- Born: 3 March 1935 Stuart Island, New South Wales, Australia
- Died: September 2018 (aged 83)
- Other names: Auntie Rose
- Musical career
- Instrument: Gumleaf

= Roseina Boston =

Female Indigenous Australian

Roseina "Auntie Rose" Boston (3 March 1935 – September 2018) was an Gumbaynggirr Aboriginal elder known for her gumleaf music. Her Indigenous name was Wanangaa, meaning "stop".

== Career ==
Growing up on Stuart Island, New South Wales, Australia in an area that is now a golf course, she learned how to play the local eucalyptus gum leaves after hearing her uncles play.

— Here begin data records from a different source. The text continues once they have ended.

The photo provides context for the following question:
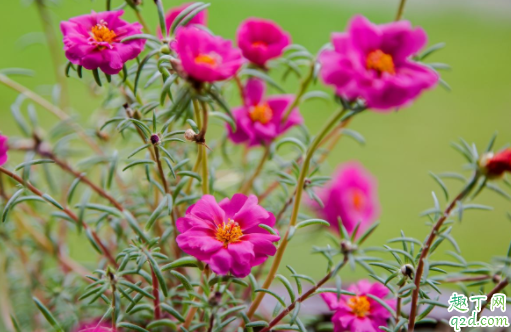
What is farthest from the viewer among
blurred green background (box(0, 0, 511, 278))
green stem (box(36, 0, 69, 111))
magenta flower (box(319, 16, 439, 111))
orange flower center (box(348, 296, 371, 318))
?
blurred green background (box(0, 0, 511, 278))

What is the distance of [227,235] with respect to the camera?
35 cm

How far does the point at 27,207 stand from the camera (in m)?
0.58

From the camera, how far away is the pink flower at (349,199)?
A: 0.62 metres

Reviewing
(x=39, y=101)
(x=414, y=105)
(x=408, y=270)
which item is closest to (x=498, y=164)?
(x=408, y=270)

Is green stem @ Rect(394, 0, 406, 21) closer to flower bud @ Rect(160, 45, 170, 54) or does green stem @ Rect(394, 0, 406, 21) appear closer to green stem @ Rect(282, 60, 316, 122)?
green stem @ Rect(282, 60, 316, 122)

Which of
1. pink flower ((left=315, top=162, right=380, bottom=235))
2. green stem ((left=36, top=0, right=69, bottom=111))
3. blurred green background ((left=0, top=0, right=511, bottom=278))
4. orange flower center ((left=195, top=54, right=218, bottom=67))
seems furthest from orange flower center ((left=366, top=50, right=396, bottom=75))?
blurred green background ((left=0, top=0, right=511, bottom=278))

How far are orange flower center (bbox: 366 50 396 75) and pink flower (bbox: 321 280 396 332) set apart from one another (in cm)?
19

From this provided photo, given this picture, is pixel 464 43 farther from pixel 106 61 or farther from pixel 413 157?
pixel 106 61

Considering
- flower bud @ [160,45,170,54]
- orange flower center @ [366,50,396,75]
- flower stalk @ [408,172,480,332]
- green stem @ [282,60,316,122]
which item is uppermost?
flower bud @ [160,45,170,54]

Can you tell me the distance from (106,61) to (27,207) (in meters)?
0.31

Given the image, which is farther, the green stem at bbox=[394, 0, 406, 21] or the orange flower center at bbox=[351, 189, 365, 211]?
the orange flower center at bbox=[351, 189, 365, 211]

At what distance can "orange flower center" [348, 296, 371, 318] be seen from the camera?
1.32ft

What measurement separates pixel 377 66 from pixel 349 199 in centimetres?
33

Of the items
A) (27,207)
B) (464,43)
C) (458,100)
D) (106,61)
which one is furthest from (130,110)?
(464,43)
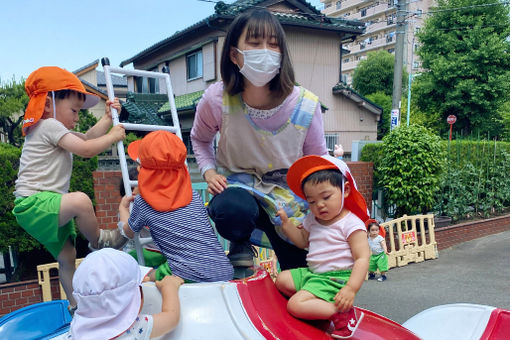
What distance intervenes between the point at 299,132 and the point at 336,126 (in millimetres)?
15550

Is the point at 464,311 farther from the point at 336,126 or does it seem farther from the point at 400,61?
the point at 336,126

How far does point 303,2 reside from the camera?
1480 centimetres

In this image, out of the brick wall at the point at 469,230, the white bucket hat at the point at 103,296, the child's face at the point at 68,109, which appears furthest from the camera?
the brick wall at the point at 469,230

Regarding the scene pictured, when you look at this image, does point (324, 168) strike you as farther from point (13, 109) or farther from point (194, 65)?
point (194, 65)

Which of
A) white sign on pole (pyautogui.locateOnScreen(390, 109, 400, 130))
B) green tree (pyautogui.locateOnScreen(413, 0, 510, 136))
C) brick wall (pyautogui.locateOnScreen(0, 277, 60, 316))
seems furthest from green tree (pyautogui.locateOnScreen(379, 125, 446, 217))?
green tree (pyautogui.locateOnScreen(413, 0, 510, 136))

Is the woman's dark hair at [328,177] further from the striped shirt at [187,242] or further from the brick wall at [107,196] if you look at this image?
the brick wall at [107,196]

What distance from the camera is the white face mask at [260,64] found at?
1.96 metres

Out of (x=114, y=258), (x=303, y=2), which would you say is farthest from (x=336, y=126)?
(x=114, y=258)

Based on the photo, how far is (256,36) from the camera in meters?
1.95

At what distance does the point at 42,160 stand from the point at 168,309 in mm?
1426

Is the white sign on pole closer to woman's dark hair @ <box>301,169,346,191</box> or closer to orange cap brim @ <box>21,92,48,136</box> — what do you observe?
woman's dark hair @ <box>301,169,346,191</box>

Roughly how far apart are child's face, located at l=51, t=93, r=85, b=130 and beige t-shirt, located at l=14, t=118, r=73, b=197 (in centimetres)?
9

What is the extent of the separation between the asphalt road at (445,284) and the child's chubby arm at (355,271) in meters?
3.24

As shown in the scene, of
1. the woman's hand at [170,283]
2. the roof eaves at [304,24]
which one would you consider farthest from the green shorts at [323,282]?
the roof eaves at [304,24]
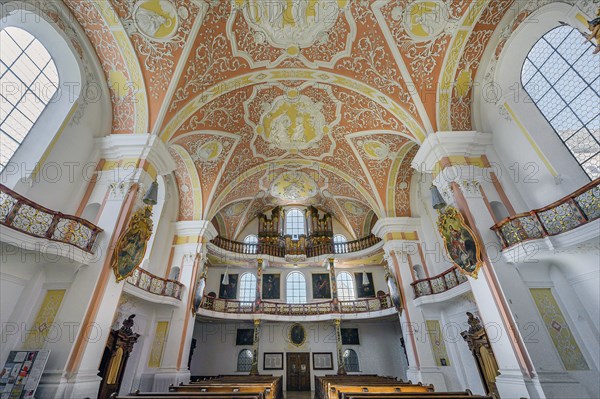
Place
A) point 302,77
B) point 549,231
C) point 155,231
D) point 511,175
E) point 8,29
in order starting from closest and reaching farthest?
point 549,231 < point 8,29 < point 511,175 < point 302,77 < point 155,231

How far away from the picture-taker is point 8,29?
19.6ft

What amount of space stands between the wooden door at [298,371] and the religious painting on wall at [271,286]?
313cm

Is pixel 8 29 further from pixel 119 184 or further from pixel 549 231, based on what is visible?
pixel 549 231

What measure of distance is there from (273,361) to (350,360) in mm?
4012

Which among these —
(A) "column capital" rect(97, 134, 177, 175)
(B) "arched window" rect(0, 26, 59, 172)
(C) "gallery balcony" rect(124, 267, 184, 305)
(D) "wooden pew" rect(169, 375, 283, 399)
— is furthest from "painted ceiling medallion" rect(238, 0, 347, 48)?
(D) "wooden pew" rect(169, 375, 283, 399)

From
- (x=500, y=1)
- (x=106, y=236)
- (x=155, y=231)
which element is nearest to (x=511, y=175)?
(x=500, y=1)

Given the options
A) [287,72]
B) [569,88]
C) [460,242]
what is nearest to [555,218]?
[460,242]

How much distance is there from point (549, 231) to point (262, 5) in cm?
835

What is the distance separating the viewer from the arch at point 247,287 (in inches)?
628

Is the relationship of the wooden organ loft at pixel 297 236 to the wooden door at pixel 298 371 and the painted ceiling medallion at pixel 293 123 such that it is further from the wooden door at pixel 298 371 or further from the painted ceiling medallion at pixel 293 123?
the painted ceiling medallion at pixel 293 123

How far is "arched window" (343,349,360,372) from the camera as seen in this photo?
1460 centimetres

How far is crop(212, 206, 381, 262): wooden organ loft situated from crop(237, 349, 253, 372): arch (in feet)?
16.8

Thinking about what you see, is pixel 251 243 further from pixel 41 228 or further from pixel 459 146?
pixel 459 146

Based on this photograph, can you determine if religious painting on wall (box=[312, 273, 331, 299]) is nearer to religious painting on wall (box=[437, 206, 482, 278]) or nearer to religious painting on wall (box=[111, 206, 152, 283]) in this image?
religious painting on wall (box=[437, 206, 482, 278])
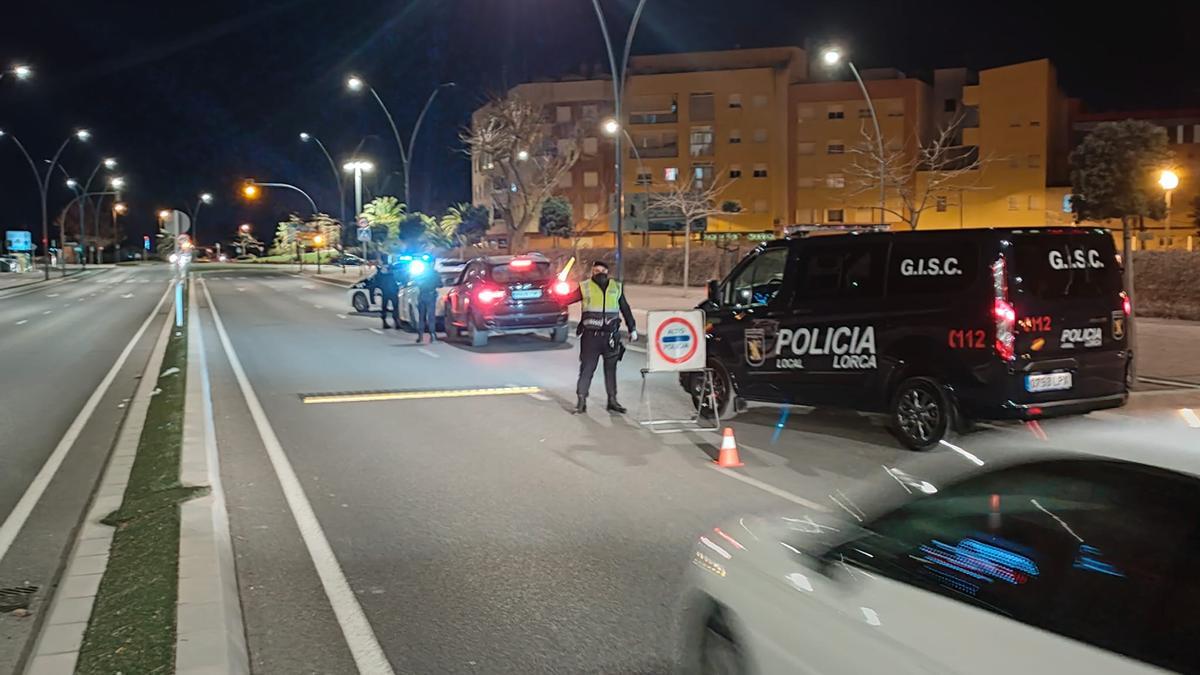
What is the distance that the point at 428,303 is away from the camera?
67.6 ft

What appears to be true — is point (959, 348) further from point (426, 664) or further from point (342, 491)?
point (426, 664)

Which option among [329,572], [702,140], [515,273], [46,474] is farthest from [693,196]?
[329,572]

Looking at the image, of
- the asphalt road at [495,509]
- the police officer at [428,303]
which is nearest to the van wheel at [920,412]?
the asphalt road at [495,509]

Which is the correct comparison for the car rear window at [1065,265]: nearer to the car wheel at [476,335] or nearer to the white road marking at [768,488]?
the white road marking at [768,488]

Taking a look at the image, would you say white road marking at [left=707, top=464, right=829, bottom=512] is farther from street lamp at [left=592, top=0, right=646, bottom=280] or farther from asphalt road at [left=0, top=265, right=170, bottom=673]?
street lamp at [left=592, top=0, right=646, bottom=280]

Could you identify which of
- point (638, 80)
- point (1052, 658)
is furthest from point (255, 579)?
point (638, 80)

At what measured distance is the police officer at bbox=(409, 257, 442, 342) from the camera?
2066 cm

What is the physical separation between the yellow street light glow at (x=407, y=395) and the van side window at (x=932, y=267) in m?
5.61

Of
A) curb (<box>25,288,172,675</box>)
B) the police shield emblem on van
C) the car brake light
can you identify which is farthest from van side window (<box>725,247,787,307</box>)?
the car brake light

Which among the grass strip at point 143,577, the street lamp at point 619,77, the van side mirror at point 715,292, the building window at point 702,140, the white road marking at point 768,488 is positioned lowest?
the white road marking at point 768,488

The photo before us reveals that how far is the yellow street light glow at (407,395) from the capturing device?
12.9 metres

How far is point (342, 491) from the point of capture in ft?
26.4

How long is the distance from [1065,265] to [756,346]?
123 inches

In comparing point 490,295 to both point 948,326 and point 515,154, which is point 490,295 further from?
point 515,154
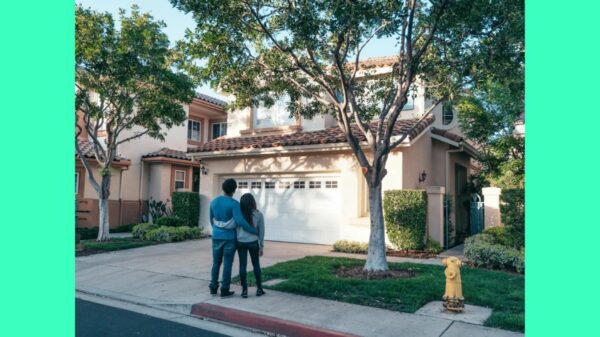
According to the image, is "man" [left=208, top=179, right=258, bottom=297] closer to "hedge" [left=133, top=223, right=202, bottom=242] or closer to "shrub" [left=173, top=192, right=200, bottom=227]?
"hedge" [left=133, top=223, right=202, bottom=242]

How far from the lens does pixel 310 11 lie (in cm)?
849

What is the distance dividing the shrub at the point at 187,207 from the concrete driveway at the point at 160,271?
229 centimetres

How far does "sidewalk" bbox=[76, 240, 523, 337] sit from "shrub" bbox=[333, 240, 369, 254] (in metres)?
2.58

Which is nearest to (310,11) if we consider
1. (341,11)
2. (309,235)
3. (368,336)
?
(341,11)

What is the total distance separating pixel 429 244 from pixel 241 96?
19.9ft

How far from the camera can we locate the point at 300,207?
14.4 m

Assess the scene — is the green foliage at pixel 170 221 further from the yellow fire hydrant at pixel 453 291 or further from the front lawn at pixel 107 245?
the yellow fire hydrant at pixel 453 291

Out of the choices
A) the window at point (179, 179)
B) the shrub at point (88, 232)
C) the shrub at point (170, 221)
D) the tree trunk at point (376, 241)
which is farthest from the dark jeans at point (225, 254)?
the window at point (179, 179)

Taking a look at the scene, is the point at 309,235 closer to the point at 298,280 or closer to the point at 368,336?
the point at 298,280

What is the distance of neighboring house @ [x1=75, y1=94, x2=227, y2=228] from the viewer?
1819cm

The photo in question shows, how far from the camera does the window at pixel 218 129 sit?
23675 millimetres

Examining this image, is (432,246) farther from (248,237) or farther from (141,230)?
(141,230)

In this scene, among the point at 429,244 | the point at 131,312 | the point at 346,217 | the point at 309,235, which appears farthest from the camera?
the point at 309,235

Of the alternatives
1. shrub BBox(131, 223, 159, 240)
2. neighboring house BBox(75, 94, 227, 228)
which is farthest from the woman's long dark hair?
neighboring house BBox(75, 94, 227, 228)
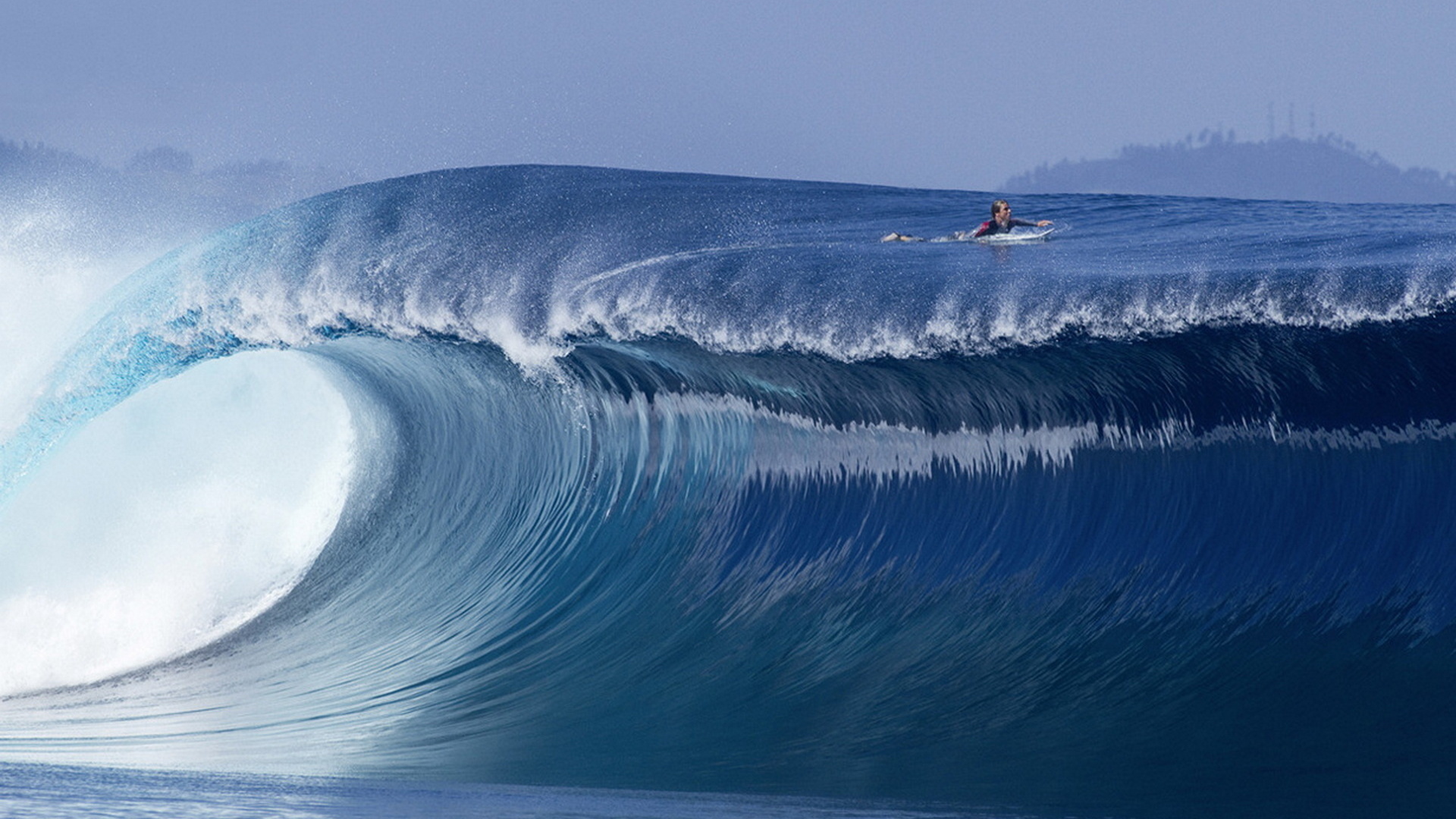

Boston took part in the Australian Gumleaf Playing Championships, which ran between 1977 and 1997. No Indigenous person ever won the competition, but Boston did place fourth.

Her album, Aunty Rose and the gumleaf, was released in 2000 and Boston became the only female gumleaf player to have her music recorded for CD. She also painted.

Through her career, Boston was played frequently on Australian radio, and audio and video recordings of her work are held at the Australian Institute of Aboriginal Studies, National Library of Australia, Department of Music Monash University, and National Film and Sound Archive.

Roseina Boston died in 2018, and was survived by her husband Harry Boston.